* [What you have to do] Continue the passage on Mediator's association with the splicing machinery, beginning after its last sentence.

*** Text for analysis ***

To further confirm the association of Mediator with the splicing machinery, we immunoprecipitated MED23 from HeLa nuclear extract and then analyzed the spliceosomal U1, U2, U4, U5, and U6 snRNAs in the precipitates by northern blot. Under a stringent condition, the antibody against MED23 pulled down U1 and U2 snRNAs, but not U4, U5, or U6 snRNAs. In the precipitates, other Mediator components such as MED16 and MED12 were also present, suggesting that Mediator likely functions as a whole complex to interact with U1 and U2 snRNAs (Figure 3A). Anti-CDK8 antibody can also pull down more U1 and U2 snRNAs from the HeLa nuclear extracts compared to the IgG precipitates (Figure S3A), and more U1 and U2 snRNAs from the nuclear extracts prepared from WT ES cells compared to that from the Med23−/− ES cells (Figure S3B). Consistent with this result, co-immunostaining revealed that MED23 partially colocalizes with hnRNP L (Figure 3B), as well as U1-70K and U2AF65, which are a component of the U1 snRNP and an auxiliary factor for U2 snRNP, respectively (Figures 3C and 3D). Collectively, these results suggest that Mediator may associate with the splicing machinery via the MED23 subunit, and Mediator complex could possibly play a role at an early step of spliceosome assembly, in which hnRNP L and U1/U2 are involved (Motta-Mena et al., 2010).

Figure 3. Association of MED23 with the splicing machinery.

*** End of Text for analysis ***
*** Data for analysis ***

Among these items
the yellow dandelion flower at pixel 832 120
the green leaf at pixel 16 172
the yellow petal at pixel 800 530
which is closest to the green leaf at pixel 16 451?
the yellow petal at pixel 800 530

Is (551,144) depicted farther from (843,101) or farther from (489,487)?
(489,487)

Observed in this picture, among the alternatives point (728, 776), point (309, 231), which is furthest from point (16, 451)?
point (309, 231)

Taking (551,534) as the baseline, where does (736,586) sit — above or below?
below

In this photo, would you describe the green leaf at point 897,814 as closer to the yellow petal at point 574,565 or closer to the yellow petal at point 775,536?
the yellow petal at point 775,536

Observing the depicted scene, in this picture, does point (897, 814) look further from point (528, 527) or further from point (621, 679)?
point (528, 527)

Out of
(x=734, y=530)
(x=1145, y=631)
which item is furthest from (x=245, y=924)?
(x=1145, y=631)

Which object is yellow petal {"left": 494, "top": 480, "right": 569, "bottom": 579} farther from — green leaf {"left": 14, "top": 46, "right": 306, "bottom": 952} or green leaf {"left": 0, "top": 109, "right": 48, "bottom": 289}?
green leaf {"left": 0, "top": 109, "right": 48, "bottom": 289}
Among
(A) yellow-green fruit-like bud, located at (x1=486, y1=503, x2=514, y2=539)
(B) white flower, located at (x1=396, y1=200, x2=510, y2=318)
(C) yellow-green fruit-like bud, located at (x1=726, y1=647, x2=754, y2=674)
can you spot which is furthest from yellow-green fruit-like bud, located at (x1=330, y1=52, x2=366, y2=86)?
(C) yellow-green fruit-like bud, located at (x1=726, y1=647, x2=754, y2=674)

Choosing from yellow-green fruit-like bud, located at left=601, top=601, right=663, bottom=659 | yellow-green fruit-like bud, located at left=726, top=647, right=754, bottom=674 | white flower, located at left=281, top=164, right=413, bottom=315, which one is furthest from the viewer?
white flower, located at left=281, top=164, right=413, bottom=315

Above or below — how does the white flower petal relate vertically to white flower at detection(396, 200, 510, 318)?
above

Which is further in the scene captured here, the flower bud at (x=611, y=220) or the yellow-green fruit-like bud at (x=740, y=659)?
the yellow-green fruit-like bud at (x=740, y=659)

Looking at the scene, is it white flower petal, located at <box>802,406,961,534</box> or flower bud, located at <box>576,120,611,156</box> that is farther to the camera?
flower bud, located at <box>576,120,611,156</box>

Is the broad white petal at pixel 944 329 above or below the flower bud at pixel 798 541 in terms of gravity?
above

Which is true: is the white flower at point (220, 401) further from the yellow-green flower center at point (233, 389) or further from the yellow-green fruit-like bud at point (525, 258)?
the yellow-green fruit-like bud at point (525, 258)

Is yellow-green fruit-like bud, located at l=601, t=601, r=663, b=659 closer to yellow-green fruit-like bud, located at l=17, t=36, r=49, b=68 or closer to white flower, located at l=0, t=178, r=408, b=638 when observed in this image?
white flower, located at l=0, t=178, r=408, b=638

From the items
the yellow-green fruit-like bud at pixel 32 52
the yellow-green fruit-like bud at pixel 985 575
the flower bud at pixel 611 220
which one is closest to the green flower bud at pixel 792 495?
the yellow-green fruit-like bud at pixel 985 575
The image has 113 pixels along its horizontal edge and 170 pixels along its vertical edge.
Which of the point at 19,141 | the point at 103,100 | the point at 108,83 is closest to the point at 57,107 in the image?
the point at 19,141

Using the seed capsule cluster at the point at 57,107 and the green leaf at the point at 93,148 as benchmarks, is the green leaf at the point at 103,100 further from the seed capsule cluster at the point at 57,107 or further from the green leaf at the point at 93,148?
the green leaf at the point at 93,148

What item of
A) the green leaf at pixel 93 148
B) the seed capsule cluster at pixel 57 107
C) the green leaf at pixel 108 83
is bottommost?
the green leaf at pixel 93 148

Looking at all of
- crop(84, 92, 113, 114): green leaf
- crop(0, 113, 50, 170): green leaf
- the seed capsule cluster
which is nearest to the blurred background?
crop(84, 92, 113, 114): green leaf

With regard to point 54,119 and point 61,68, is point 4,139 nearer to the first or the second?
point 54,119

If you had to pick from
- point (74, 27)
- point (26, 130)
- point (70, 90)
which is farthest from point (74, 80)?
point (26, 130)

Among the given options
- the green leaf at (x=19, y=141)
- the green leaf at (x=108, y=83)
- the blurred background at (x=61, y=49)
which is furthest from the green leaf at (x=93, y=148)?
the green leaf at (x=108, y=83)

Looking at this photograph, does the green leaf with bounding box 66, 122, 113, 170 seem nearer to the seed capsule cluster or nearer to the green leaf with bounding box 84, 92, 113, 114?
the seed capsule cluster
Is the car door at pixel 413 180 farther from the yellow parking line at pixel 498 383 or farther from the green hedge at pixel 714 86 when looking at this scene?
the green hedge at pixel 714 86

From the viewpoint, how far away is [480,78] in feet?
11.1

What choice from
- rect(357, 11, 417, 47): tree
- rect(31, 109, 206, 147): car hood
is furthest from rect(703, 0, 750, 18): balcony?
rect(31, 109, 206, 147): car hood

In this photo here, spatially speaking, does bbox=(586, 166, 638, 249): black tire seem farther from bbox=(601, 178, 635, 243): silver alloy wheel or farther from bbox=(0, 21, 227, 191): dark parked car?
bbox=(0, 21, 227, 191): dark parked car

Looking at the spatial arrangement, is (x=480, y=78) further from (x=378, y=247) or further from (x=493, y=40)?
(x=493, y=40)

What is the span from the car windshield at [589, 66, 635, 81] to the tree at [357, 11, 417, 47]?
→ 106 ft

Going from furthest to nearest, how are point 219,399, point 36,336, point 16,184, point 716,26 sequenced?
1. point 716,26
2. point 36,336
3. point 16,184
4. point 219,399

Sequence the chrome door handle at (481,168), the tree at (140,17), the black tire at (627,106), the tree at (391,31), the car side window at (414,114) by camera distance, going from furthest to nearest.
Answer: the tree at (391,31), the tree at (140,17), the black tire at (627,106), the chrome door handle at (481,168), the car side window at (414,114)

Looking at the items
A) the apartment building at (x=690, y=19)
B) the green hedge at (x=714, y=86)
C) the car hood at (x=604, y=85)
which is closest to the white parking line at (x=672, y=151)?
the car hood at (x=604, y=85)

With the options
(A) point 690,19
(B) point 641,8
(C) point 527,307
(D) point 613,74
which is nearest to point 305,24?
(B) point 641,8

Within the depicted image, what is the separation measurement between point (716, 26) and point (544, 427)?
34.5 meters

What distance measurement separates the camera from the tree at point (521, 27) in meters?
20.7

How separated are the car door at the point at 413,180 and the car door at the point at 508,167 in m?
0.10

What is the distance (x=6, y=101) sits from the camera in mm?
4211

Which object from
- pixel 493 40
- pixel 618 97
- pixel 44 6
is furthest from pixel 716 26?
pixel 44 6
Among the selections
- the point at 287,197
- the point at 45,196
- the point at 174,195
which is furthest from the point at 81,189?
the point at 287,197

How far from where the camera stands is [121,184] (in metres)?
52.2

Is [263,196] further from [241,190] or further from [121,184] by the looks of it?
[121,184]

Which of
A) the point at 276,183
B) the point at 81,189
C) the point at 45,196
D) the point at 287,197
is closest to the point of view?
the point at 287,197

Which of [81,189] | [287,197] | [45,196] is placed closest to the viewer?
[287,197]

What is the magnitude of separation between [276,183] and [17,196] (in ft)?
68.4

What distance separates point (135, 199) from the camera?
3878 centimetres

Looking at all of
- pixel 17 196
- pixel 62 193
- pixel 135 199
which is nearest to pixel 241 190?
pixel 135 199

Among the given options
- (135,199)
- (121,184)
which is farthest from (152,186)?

*** End of Data for analysis ***

* [Result]
Figure 3

(A) HeLa nuclear extract was immunoprecipitated with anti-MED23 or control IgG. Total RNAs were extracted and separated on a denaturing polyacrylamide gel containing 8 M urea and detected by northern blot analysis with individual U snRNA probes. The immunoprecipitated proteins were immunoblotted with the indicated antibodies. (B) HeLa cells were immunofluorescence-stained with antibodies against MED23 and hnRNP L. The scatter plot of FITC and RRX emission intensities are plotted on the X- and Y-axes, respectively, using Volocity Softwere. Coefficient for co-localization (Pearson correlation coefficient, r) was 0.44±0.17 (see Supplemental Methods for details). (C) HeLa cells were immunofluorescence-stained with antibodies against MED23 and U1-70K. Co-localization was analyzed as in (B). r = 0.59±0.06. (D) HeLa cells were immunofluorescence-stained with antibodies against MED23 and U2AF65. Co-localization was analyzed as in (B). r = 0.59±0.13.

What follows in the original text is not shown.